The small, scared child was all gone. Ritsuka was no longer picked upon or pitied. He was noticed. He was not dominating, he abhorred the very idea of it. But he was charismatic and wore a look of confidence that gave him credentials. When he left a room, the air changed. I thought at first that was due to our bond. But other people felt his absence without seeing him leave. The power of Loveless tended to seep through into his everyday life. Other units were wary of him now. His mature voice reflected it perfectly: a dark, velvety, authoritative rumble, sometimes accompanied by a barely perceptible but very disdainful sneer on his left upper lip.

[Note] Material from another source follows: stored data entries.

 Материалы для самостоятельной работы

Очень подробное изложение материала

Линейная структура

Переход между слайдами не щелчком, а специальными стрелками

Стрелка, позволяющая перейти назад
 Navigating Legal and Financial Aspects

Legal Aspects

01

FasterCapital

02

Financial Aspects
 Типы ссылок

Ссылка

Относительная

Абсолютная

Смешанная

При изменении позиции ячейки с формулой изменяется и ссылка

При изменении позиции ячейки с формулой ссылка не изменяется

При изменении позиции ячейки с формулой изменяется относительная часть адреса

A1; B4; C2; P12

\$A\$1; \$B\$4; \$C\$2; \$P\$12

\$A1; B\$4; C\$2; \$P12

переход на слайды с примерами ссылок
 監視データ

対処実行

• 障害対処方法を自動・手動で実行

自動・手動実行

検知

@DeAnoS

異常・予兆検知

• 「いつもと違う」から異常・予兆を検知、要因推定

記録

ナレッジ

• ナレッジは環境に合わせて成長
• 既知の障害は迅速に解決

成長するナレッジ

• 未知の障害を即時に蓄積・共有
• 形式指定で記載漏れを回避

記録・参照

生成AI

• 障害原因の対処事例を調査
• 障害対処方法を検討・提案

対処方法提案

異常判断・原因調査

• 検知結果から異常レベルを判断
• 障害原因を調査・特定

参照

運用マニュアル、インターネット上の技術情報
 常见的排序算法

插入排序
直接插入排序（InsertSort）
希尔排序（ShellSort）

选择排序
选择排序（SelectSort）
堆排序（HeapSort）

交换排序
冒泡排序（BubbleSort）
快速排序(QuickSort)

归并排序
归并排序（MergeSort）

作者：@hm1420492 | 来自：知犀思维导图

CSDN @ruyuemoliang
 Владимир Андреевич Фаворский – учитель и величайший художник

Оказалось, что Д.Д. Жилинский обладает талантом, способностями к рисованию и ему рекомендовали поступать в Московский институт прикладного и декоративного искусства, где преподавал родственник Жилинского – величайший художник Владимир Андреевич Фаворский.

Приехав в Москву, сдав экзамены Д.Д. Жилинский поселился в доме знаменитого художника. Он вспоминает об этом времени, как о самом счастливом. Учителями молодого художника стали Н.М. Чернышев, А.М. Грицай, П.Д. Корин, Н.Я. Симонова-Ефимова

Ritsuka was the carbon copy of his brother, save for the eyes. Where Seimei's were such a dark purple they seemed black, Ritsuka's irises were a bright plum. Where Seimei's were cold, Ritsuka's were warm and sparkling. They were open pits into their souls for who cared to properly look. I did.
Ritsuka was tall now, about head shorter than me. At seventeen, only his cat-ears betrayed the fact he wasn't an adult, when in truth, he was more mature and grown-up than many earless I've had the displeasure to meet.
Physical training had strengthened his body and built muscles where his child-self had been all skin and bones. The hollowness of his face had disappeared when his appetite accorded itself with his growth spurs. I like to think he also enjoyed my cooking. Bandages faded away as he got stronger and easily deflected or endured his mother's outbursts.
Yes, all in all, my Sacrifice has become a very handsome man.